- _Stored items_:
[Start of section]

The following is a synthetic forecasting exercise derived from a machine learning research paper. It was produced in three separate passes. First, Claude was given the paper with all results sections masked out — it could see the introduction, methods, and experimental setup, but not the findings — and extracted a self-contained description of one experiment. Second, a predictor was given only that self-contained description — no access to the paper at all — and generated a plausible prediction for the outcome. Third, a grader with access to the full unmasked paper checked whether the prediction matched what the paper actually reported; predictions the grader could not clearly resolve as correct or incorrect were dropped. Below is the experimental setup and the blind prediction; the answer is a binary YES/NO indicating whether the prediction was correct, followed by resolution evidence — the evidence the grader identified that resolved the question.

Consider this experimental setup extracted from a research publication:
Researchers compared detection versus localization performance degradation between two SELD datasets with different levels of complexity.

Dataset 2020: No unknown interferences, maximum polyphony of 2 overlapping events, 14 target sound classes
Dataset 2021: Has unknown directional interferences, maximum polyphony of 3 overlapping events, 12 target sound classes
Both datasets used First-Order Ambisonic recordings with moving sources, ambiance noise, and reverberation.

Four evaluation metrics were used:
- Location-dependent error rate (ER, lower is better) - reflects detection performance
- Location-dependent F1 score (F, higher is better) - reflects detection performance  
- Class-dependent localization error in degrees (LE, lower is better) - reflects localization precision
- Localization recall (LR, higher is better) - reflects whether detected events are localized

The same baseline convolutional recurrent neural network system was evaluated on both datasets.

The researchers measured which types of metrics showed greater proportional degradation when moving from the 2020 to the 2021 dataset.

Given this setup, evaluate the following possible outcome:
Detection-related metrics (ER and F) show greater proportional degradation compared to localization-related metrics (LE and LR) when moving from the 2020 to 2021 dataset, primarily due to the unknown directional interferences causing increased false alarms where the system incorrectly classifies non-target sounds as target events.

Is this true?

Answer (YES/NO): NO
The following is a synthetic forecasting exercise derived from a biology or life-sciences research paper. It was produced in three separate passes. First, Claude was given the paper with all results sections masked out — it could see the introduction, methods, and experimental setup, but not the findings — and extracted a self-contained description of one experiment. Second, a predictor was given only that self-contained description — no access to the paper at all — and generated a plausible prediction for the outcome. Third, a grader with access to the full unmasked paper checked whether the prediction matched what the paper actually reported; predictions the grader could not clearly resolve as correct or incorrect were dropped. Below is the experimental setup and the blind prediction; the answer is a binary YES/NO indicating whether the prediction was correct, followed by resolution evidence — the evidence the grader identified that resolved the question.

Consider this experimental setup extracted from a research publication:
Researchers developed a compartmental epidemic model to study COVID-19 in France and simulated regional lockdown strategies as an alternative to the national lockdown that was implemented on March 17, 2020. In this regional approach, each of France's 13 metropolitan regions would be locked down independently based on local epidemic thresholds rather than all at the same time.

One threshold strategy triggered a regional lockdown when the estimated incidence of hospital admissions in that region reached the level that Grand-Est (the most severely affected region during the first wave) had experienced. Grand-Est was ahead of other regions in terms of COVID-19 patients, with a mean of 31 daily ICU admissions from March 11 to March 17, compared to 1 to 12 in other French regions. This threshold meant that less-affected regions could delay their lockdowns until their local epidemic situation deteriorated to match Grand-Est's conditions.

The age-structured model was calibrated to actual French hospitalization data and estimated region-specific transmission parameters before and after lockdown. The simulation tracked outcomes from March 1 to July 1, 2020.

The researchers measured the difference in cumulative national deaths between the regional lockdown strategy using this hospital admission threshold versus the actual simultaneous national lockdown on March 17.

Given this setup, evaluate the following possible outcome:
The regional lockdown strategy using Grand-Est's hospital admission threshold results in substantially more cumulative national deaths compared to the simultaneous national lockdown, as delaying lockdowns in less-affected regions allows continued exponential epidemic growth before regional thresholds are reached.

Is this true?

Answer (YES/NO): YES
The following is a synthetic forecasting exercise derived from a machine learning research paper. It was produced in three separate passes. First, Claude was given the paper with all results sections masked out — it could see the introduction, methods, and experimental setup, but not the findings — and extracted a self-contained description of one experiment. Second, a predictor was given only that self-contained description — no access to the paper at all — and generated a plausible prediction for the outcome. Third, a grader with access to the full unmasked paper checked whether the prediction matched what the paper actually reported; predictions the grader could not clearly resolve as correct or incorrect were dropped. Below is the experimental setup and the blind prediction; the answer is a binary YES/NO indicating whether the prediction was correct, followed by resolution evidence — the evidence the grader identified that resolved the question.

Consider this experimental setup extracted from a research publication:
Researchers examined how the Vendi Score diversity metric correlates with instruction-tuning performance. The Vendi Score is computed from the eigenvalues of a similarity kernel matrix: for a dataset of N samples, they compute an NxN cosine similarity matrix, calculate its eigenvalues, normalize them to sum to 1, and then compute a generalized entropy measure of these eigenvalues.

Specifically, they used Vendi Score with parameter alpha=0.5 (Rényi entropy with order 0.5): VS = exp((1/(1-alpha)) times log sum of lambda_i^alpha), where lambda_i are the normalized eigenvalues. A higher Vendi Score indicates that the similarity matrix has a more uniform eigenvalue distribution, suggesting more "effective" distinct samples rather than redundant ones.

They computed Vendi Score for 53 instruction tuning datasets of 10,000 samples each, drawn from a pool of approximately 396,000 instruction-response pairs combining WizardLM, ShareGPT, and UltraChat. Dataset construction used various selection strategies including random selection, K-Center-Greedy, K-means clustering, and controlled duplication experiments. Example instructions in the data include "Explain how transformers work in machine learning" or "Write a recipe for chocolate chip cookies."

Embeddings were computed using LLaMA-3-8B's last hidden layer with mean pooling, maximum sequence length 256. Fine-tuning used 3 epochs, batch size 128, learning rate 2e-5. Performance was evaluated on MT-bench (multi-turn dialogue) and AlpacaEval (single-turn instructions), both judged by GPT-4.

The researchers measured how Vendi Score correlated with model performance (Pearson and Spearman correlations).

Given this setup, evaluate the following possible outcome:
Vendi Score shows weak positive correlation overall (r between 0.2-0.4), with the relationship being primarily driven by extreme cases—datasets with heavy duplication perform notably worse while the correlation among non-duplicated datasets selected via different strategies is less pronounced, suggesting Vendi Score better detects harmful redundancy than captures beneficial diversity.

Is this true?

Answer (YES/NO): NO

[End of section]

- _Assigned task_: Using the records above, report each line that contains the word "overlapping" by copying it.

- _Worked solution_:
Dataset 2020: No unknown interferences, maximum polyphony of 2 overlapping events, 14 target sound classes
Dataset 2021: Has unknown directional interferences, maximum polyphony of 3 overlapping events, 12 target sound classes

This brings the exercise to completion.